It would be a profound mistake for President Trump to take action this week that fundamentally changes long-standing US policy on Jerusalem.
Israel’s capital is without question in Jerusalem, and it should be internationally recognized as such in the context of an agreed two-state solution that also establishes a Palestinian capital in East Jerusalem. In the absence of such an agreement, any major change in US policy on Jerusalem’s status would dangerously break with America’s long-standing view that the city’s final status can and should be determined only by a peace agreement between the parties.
The effect of moving the American embassy from Tel Aviv to Jerusalem or of declaring that Jerusalem is Israel’s capital prior to a negotiated agreement will be to anger key Arab allies, foment regional instability and undermine nascent US diplomatic efforts to resolve the larger conflict.
The administration has set an important goal – one which J Street shares – to reach a comprehensive resolution to the long-standing conflict between the Jewish and Palestinian peoples that hurts American interests and threatens Israel’s long-run security. The administration should heed the commonsense recommendations of US and Israeli security experts who understand the conflict that any move that prejudges the outcome of negotiations around Jerusalem could deal a devastating blow to its effort to jumpstart the diplomatic process.
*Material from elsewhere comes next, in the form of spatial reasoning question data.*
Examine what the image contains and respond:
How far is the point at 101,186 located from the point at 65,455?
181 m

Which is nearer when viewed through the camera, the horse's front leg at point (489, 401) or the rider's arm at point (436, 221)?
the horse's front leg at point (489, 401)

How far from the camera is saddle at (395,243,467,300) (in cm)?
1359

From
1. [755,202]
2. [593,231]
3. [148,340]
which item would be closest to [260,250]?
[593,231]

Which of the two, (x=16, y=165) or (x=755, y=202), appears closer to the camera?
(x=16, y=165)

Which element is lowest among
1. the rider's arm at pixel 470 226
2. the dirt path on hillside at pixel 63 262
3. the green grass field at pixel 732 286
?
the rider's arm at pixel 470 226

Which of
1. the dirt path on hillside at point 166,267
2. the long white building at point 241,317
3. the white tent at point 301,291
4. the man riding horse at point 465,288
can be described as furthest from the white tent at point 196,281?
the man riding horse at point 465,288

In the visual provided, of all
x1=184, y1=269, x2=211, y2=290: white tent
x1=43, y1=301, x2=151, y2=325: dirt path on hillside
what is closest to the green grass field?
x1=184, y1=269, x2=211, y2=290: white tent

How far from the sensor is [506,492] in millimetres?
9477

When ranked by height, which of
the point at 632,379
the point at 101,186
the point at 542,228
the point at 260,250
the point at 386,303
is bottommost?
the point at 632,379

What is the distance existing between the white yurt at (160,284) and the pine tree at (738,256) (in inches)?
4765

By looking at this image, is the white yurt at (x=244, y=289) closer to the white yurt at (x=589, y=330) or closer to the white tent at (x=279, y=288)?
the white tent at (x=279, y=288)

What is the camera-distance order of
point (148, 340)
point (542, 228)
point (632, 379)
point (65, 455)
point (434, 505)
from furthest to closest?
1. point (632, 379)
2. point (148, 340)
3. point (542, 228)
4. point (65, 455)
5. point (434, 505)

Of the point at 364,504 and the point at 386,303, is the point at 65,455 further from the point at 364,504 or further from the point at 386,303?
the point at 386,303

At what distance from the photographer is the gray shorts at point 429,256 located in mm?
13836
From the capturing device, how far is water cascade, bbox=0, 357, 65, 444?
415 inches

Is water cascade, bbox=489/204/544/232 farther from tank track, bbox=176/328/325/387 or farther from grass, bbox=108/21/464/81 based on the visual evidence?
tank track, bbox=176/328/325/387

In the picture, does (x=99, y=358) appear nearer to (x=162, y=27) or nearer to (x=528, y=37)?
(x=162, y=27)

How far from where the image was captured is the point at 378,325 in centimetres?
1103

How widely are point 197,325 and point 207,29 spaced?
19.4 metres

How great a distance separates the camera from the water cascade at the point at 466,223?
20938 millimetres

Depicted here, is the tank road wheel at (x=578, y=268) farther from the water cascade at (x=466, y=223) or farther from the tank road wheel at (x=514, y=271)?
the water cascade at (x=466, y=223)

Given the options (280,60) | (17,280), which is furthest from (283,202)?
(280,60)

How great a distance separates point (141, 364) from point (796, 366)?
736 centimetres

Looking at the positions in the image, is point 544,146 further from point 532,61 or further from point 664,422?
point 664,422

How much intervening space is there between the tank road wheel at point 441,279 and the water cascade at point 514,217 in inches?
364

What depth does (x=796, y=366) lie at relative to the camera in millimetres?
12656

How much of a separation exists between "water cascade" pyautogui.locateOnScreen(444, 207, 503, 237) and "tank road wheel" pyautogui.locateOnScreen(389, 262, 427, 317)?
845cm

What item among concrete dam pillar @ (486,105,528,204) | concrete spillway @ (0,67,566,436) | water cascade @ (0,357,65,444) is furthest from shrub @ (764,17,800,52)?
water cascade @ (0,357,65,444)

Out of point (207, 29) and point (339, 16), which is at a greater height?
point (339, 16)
The administration should also note that only a small minority of Jewish Americans – just 20 percent – support unilaterally moving the embassy.
Furthermore, moving the embassy or recognizing Jerusalem as Israel’s capital could have destructive consequences for American allies in the region – in particular the kingdoms of Jordan and Saudi Arabia. While we would hope that any announcement would not result in further violence and suffering – in Israel, in the region and potentially around the world – we fear that it might.
There will be a time for American recognition of Jerusalem as Israel’s capital and for moving the embassy. That time is after an agreement, not before.
J Street believes that Israel's capital is in Jerusalem and will be internationally recognized as such in the context of an agreed two-state solution.